SANTA CRUZ — UC Santa Cruz researchers have compiled more than 10 million genetic variants of the COVID-19 virus from around the world and organized them into a family tree that maps the evolution of the coronavirus.
“This scale of data is really unprecedented,” said UC Santa Cruz bioinformatics programmer, Angie Hinrichs. “We’ve never had so many genomes from the same species before.”
In February 2020, after the first coronavirus strain become available, UC Santa Cruz researchers adapted the design of their existing genome browser and created one specifically to hold and display the collected genetic variants of the COVID-19 virus. Once the browser was built, coronavirus sequences flooded in daily by the thousands from researchers both in the U.S. and internationally. UC Santa Cruz researchers found themselves struggling to manage the massive influx of data.
“The tools that were available for building phylogenetic trees before the pandemic could handle a few thousand genome sequences, but suddenly we had tens of thousands,” said Hinrichs, who has worked with the university’s genome browser for more than 20 years.
With that in mind, a team of researchers was assembled, including Hinrichs, to wrangle the unfathomable amount of information into the form of a phylogenetic tree, like a family tree of the virus. A member of the team, then post-doctoral scholar, Yatish Turakhia, wrote a new software program called UShER, which allowed scientists to organize the coronavirus variants rapidly and accurately on the massive phylogenetic tree stored on the university’s coronavirus-specific browser. The number of variants in the database surpassed ten million in June.

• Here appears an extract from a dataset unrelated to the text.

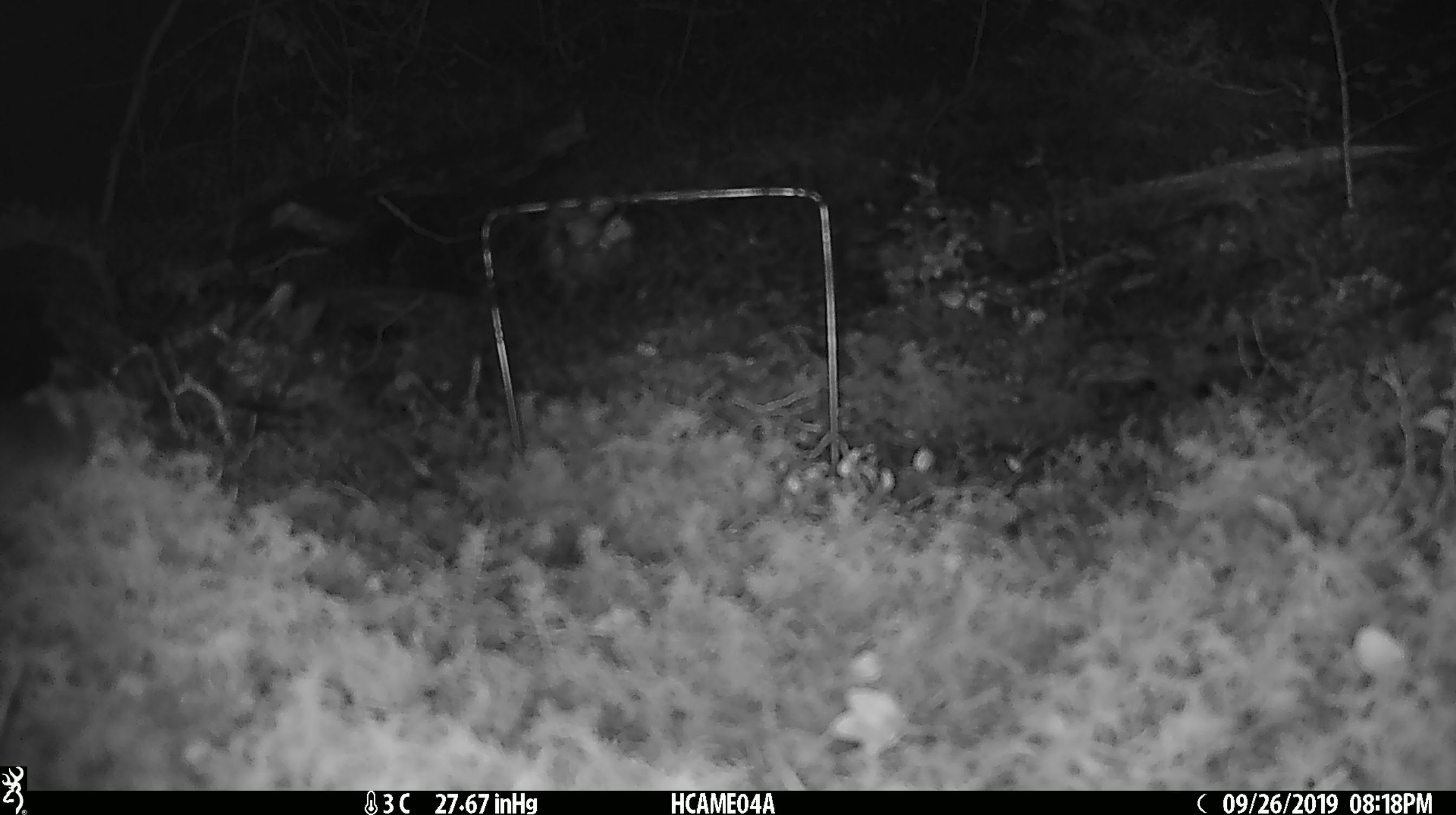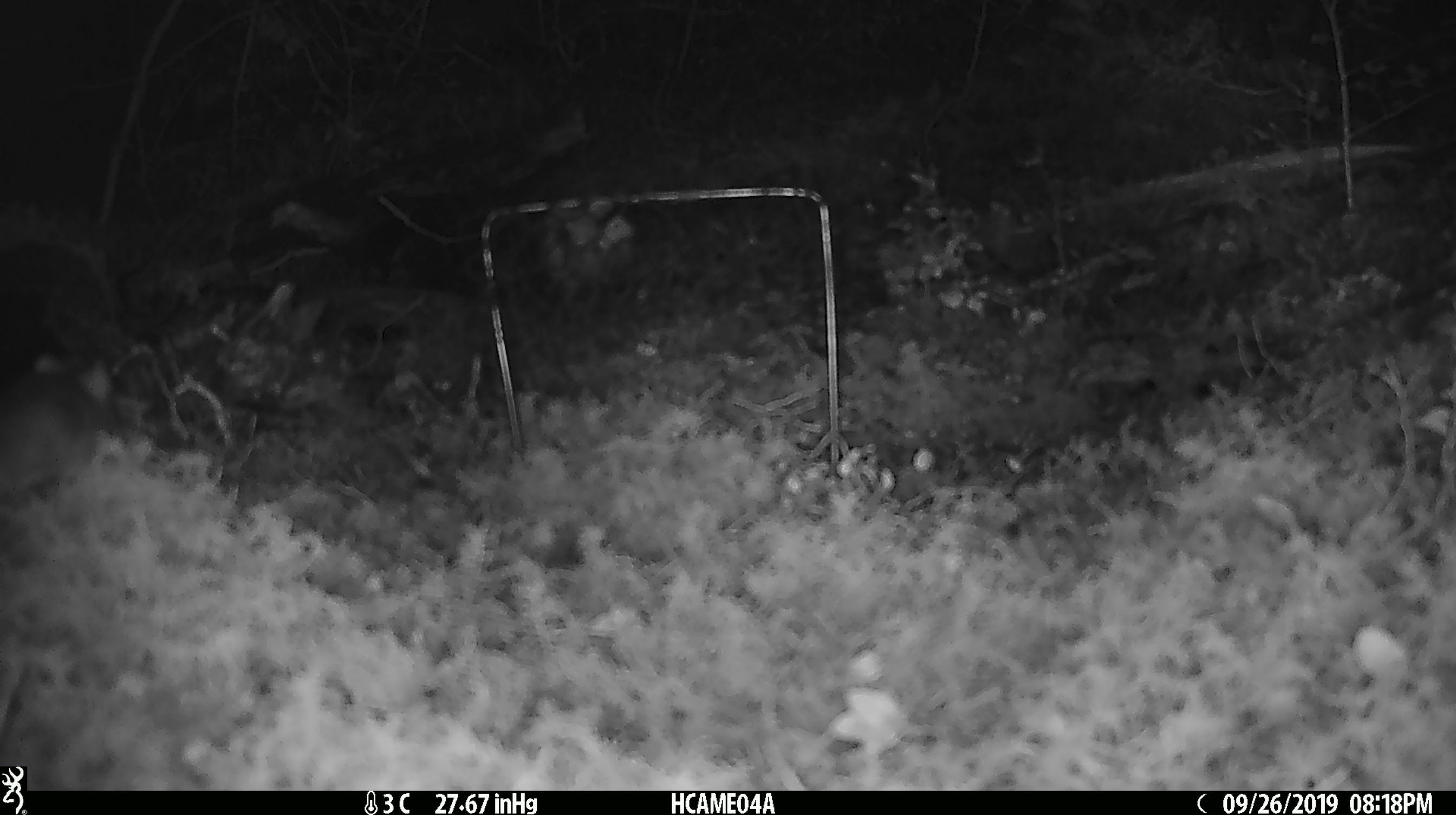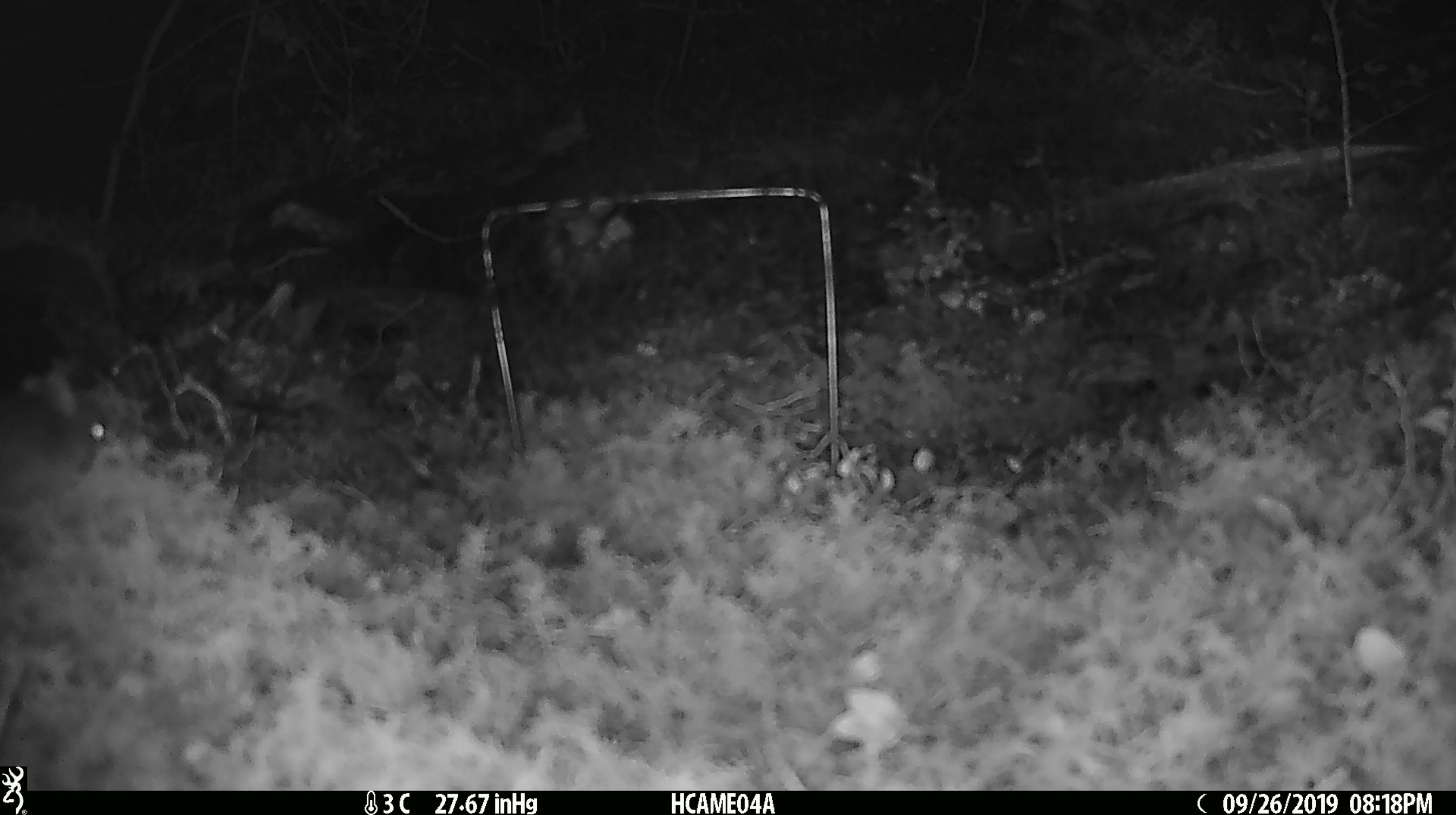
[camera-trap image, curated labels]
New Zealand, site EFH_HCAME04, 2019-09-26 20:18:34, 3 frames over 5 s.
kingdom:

To compare the statistics, the species with the next highest number of collected sequences in the genome browser at UC Santa Cruz is E. coli, with just more than 5 million genomic sequences, which is about half the number of collected coronavirus strains. Hinrichs points out that E. Coli has been studied by scientists for decades.
The university’s coronavirus genome browser and the phylogenetic tree it hosts have allowed scientists and researchers to track the history of the virus as it travels geographically, identify new lineages and deadly variants like omicron, or BA.1 and BA.2 as they are called on the tree, and predict superspreader events, or other potentially dangerous phenomena that can be foreseen in the tea leaves of the phylogenetic tree as it continues to grow.
“I wish the pandemic would go away and the sequences would stop flowing in, and I could put the wraps on this project, but it hasn’t happened yet,” said Heinrich. “As long as the virus keeps evolving, we’ll keep building onto this tree so that we can at least understand what it’s doing.”